((

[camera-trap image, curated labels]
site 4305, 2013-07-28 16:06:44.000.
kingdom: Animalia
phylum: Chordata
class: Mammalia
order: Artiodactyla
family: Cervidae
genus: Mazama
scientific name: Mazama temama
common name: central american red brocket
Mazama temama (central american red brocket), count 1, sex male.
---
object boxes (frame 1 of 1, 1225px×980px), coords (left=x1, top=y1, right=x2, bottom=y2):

))

■ **WHAT YOU WILL DO**
Up to and including the last line of the listing above, copy exactly every line from the one that contains "kingdom: Animalia" onward; leave out all others.

■ **RESULT OF THE TASK**
kingdom: Animalia
phylum: Chordata
class: Mammalia
order: Artiodactyla
family: Cervidae
genus: Mazama
scientific name: Mazama temama
common name: central american red brocket
Mazama temama (central american red brocket), count 1, sex male.
---
object boxes (frame 1 of 1, 1225px×980px), coords (left=x1, top=y1, right=x2, bottom=y2):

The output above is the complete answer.